To make matters even worse, Napoleon banned trade with England, which had traditionally provided a good market for Breton salt, and in response British ships blockaded the French coast, making it perilous for salt ships even to round the point from Croisic into the Loire estuary, and effectively stopping all trade with Scandinavia, Spain, Holland and Portugal. This trade never really recovered.

 

During the 1800s, successive governments continued to impose the tax on salt production and the paludiers continued to try to evade paying them. At one point there were over five hundred full-time customs officers patrolling the marshes of southern Brittany, trying to ensure that every grain of salt produced was noted and taxed. This weight of bureaucracy appears to have crushed the local salt industry just as its competitors were beginning to mechanise.

 

Industrialisation
By the mid-1800s the salt marshes on the Atlantic coast of France were producing approximately the same amount of salt each year as the producers on the Mediterranean – about 220,000 tons per year. The Mediterranean producers, however, embraced industrial techniques while the producers on the Atlantic coast did not. By the 1930s Mediterranean salt production was fully mechanised, with sea water being pumped between concrete evaporating tanks and harvested by heavy machinery.

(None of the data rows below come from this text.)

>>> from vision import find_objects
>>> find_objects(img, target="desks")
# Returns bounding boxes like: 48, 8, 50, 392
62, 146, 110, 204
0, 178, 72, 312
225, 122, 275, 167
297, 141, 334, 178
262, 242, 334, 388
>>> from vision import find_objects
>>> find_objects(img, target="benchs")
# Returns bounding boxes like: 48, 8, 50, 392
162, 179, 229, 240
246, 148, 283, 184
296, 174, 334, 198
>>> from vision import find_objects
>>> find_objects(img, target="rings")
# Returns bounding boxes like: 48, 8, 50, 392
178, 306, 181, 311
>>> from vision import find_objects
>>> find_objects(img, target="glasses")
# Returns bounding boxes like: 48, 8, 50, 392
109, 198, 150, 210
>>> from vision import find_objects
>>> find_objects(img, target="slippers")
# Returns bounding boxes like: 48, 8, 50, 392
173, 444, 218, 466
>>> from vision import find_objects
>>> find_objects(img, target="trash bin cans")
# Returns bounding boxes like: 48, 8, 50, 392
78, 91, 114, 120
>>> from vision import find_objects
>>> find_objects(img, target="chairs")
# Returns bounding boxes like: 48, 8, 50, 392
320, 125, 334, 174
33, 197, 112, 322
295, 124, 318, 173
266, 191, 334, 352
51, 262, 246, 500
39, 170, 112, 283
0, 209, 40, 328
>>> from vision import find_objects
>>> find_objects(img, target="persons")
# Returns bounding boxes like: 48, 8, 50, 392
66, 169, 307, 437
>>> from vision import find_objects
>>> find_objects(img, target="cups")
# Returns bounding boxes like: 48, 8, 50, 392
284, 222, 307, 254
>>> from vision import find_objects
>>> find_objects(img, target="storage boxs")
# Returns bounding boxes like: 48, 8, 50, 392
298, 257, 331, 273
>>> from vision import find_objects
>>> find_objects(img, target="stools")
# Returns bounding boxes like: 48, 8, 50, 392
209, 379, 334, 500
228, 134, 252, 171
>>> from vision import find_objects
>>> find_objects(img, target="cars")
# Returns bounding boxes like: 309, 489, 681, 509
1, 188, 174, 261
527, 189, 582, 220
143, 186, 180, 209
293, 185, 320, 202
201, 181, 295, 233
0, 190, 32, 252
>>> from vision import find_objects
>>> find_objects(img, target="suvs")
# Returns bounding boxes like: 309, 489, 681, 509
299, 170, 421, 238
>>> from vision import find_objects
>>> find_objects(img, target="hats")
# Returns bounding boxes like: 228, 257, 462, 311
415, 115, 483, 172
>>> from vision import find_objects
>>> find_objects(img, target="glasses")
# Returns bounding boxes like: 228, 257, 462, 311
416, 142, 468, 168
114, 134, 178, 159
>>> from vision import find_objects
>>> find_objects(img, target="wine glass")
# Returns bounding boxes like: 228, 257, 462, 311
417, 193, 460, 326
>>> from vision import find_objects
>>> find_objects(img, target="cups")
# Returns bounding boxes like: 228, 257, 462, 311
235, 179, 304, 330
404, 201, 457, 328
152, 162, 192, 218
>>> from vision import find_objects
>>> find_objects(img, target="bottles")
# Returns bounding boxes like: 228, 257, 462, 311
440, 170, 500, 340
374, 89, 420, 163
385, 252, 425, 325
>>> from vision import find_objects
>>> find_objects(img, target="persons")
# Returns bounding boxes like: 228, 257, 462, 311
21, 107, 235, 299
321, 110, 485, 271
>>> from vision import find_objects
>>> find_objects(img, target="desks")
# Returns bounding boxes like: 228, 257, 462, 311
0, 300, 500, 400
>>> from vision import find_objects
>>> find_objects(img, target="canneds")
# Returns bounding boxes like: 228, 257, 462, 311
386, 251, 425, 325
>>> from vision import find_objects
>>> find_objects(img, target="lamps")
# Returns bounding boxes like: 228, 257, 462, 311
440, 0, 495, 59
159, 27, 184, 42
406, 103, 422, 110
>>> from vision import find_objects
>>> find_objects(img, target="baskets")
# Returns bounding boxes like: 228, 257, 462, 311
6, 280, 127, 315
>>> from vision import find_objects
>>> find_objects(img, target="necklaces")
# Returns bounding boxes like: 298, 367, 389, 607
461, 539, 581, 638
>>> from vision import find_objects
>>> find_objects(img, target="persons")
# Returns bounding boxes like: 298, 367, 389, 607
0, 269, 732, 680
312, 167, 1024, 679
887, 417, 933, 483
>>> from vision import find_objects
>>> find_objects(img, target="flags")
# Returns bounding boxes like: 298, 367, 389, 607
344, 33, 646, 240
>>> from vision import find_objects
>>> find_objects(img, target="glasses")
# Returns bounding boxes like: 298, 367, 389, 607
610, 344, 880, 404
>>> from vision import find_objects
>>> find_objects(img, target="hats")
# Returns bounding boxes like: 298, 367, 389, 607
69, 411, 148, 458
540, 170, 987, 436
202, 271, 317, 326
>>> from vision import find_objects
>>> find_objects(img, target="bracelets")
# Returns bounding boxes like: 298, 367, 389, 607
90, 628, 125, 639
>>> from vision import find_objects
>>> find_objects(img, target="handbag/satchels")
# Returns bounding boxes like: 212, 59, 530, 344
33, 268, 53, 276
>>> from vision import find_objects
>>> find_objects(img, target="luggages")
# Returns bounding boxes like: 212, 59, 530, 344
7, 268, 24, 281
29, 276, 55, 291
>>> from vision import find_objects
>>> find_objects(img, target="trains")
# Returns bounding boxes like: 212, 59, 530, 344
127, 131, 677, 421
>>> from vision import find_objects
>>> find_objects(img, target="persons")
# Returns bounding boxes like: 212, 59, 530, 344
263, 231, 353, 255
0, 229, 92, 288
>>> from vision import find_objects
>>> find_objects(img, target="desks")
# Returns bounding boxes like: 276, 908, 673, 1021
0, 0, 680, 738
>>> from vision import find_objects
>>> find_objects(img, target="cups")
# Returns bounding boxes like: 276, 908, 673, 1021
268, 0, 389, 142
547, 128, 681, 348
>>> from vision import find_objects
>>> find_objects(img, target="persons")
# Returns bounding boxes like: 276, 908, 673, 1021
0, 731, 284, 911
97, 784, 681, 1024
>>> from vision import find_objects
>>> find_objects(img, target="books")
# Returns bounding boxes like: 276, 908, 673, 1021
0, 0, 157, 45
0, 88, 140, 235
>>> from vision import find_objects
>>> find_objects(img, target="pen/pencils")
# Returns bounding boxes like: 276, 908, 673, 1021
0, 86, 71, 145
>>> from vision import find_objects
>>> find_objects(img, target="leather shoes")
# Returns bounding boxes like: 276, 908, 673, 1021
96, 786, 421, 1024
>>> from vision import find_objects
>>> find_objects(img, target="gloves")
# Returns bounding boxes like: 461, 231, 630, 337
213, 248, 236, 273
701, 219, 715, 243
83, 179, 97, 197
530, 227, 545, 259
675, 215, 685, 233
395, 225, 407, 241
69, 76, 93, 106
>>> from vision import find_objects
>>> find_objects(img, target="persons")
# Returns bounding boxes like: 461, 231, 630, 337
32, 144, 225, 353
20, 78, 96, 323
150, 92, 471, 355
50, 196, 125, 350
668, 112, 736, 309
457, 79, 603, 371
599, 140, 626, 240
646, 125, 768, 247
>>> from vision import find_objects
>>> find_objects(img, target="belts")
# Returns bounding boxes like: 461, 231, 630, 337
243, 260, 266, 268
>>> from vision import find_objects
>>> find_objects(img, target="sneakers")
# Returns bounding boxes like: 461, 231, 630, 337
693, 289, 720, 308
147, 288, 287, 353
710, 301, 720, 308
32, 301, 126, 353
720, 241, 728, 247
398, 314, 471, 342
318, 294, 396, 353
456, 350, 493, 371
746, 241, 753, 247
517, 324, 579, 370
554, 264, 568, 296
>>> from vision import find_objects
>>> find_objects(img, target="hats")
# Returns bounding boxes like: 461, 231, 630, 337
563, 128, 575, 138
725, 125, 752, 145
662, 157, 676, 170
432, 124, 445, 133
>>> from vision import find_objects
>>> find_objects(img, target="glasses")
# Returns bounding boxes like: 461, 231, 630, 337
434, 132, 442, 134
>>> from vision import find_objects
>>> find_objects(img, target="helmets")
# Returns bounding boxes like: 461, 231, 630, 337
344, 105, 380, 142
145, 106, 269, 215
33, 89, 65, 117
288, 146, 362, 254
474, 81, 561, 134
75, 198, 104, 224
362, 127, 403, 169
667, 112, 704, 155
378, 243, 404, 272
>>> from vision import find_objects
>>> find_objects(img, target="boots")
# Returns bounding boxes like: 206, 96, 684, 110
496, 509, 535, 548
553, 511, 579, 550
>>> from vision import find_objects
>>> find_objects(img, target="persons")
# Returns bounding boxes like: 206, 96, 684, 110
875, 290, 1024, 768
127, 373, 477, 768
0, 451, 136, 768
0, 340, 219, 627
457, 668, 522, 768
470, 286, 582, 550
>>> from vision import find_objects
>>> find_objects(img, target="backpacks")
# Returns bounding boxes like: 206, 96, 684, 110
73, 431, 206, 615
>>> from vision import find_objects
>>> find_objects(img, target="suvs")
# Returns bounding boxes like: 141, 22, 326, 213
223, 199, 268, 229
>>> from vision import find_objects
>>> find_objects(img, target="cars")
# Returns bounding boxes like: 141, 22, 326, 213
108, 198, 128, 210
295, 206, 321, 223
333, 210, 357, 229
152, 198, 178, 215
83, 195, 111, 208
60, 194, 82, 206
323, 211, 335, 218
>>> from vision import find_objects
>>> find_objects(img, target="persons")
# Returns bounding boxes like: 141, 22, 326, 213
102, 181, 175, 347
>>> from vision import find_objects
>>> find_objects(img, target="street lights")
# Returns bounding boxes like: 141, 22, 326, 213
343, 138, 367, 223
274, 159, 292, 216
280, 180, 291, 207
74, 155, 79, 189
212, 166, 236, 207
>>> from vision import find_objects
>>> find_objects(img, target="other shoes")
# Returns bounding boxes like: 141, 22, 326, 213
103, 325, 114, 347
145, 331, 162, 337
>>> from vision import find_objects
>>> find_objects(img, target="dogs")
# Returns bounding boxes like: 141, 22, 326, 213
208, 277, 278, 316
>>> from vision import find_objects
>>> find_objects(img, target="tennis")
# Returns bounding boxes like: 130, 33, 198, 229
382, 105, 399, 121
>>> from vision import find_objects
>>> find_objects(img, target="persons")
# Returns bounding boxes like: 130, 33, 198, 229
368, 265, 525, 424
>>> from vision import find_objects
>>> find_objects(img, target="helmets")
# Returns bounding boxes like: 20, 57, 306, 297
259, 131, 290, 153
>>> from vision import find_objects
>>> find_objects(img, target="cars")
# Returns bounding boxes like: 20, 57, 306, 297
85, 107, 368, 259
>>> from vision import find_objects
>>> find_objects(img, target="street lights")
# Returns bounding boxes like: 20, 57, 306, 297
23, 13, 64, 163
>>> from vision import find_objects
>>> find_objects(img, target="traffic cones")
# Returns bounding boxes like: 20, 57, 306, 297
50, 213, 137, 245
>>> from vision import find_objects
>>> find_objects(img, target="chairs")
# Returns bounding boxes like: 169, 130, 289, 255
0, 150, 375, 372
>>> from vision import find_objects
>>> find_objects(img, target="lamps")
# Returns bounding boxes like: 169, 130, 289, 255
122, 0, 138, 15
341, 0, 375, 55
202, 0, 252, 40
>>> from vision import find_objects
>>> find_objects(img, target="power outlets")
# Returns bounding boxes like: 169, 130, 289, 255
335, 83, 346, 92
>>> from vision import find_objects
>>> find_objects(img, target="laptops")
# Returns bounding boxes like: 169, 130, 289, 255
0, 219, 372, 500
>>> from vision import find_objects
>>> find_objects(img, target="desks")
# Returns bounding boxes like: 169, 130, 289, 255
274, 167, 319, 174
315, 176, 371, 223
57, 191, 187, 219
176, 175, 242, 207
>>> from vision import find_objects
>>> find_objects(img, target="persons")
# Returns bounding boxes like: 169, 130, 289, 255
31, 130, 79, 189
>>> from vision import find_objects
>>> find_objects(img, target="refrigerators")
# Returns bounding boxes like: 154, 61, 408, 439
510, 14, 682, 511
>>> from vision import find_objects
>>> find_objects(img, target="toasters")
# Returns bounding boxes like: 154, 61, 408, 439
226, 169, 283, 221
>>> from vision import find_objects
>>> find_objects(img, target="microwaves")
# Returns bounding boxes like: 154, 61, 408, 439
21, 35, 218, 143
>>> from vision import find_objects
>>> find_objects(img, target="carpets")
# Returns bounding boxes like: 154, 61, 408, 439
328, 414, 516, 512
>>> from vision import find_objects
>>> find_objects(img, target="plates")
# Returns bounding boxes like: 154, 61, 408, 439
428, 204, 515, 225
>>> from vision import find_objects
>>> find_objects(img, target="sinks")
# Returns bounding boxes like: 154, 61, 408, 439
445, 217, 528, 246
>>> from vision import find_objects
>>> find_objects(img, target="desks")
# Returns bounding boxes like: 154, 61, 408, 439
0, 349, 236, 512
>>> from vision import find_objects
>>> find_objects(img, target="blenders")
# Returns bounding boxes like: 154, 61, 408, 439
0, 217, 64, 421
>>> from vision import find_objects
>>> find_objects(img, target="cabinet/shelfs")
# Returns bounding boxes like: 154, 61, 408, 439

By 1990, Mediterranean salt production had risen six fold from its level a century before, while the amount of salt produced on the Atlantic coast had slumped to an average of just 12,000 tons per year – little more than five per cent of its level in the mid-1800s, which itself represented a decline from the heyday of salt production in the Middle ages.

By then, salt production had disappeared from the Atlantic coast south of the Loire, and the large salt pans around Vannes and Carnac had also fallen into disuse. The only large area which had survived in operation was the bay between Guérande and Batz – the area in which salt production probably first started in Brittany.

In the 1980s, this final refuge of salt production was threatened by development of the seaside resort of La Baule, which is just along the coast, to the South.

At the last minute, salt workers (the modern day paludiers) combined with the salt merchants and local politicians to launch a campaign to save the marshes from ‘development’.

The campaign was successful and, perhaps to everyone’s surprise, the level of salt production has ceased to decline, and the marshes are once again the home to a successful and world-renowned salt-producing industry.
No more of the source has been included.